Funny the things you stumble across on the net when you're looking for something else (in my case, the jpeg of a particular Orwell book cover).
I've read nine ten of the listed books, but which nine ten?
I'm guessing ...both OrwellsIain BanksKunderaHornbyBukowskiDavid NobbsHamperNow I'm getting stuck ...D H Lawrence?John Healy?McEwan? Greene?I'll go for McEwan!Rob
You got six. That's a pass. ;-)
Wait up; just realised I've read ten of the books listed.
Ah well, not too bad!I've read six of them -both Orwells, Kundera, Healy (after the excellent BBC version of it), Bukowski, and the Patrick Hamilton one.

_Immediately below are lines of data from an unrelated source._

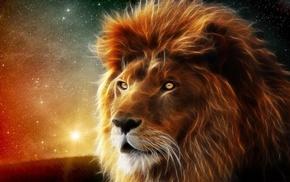 glade, lion, fantasy, photoshop, stars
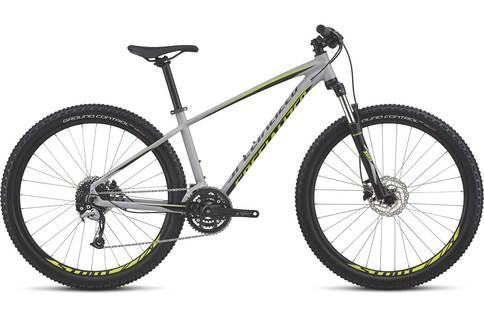 specialized-pitch-comp-650b-2018-mountain-bike-grey-black-EV306344-7085-1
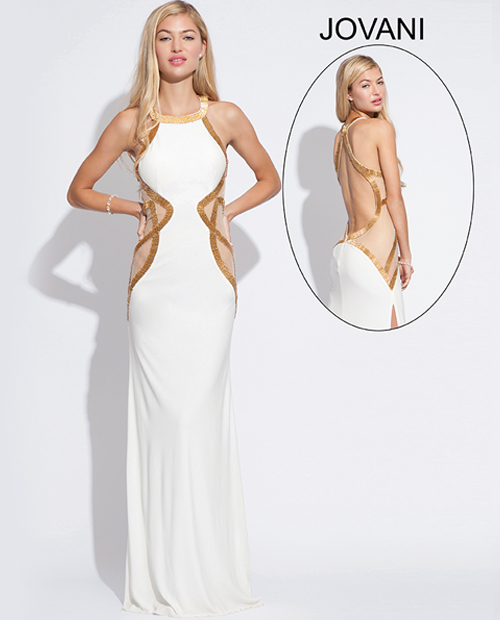 white prom dress with gold stripes 2014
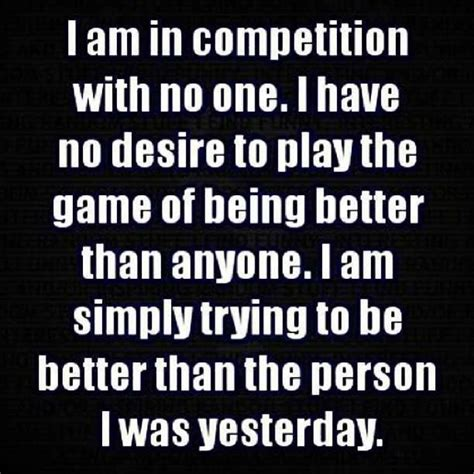 Trying To Become A Better Person Quotes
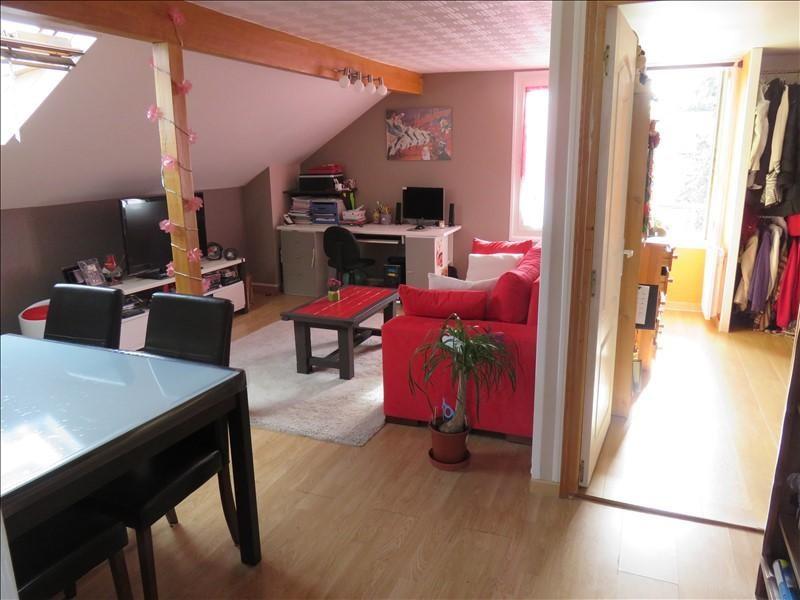 Vente appartement Nanteuil les meaux 125000€ - Photo 2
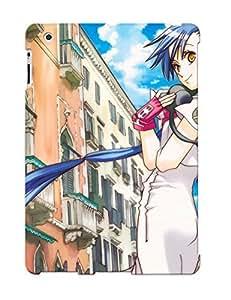 JXpsdd-1141-YlqzA Storydnrmue Anime Aria Durable Ipad 2/3/4 Tpu Flexible Soft Case With Design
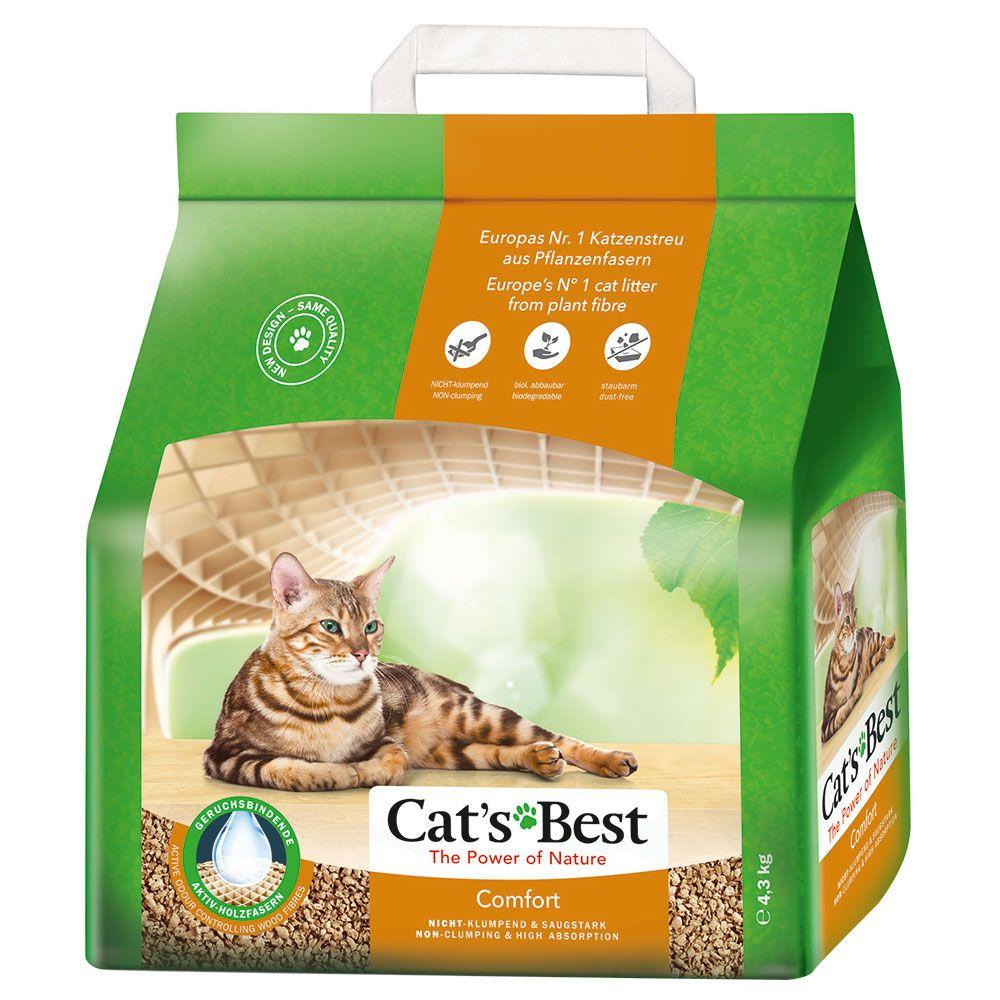 Cat's Best Comfort - 10 l (ca. 4,3 kg)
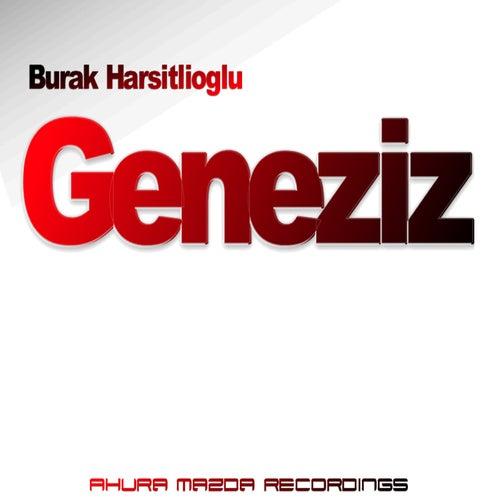 Geneziz by Burak Harsitlioglu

It's a fix! Er, but congrats on hitting ten of 'em
Okay - My guesses:Both OrwellsHornbyBanksGreeneBukowskiChristopherHamperPerecWyndham
The ten are:- Ben Hamper's Rivethead (because of Roger and Me)- Iain Banks's Espedair Street (didn't rate it at the time. maybe a re-read for 2011?)- Orwell's 'Down and Out in Paris & London (for sheer readibility, my favourite Orwell book)- Hornby's High Fidelity (I love Frears film adaptation but I wish they'd do the remake set in London.)- Orwell's 'Keep The Aspidistra Flying' (re-reading now after a 20 year gap. Better than I remember.)- John Healy's 'Grass Arena' (I also remember the BBC's adaptation but I'm sure I read the book first. Bought it in an excellent bookshop on Charing Cross Road which always had a nice line in remaindered Faber & Faber books. I prefer the book over the tv adaptation, tbh. Not because I read the book first but because Mark Rylance is one of those actors who annoy the hell out of me. File him alongside Hopkins and McKellern.)- DH Lawrence's 'Sons and Lawrence' (read one Christmas inbetween stacking shelves at the Watford branch of Woolworths . For a short two weeks, Pick and Mix became Steal and Scoff.)- Patrick Hamilton's 'Hangover Square' (Another one pencilled in for a re-read.)- Solzhenitsyn's 'One Day' (Just so I could say I've read some Solzhenitsyn. Of course, I plumped for the short version of Solzhenitsyn.)- Bukowski's 'Post Office' (I love Bukowski's misanthropy and I'm not embarrassed to admit it.)I have read other books by Kundera, Greene, McEwan, Armitage and Nobbs but not the one's profiled in the pic..I feel a book meme coming on.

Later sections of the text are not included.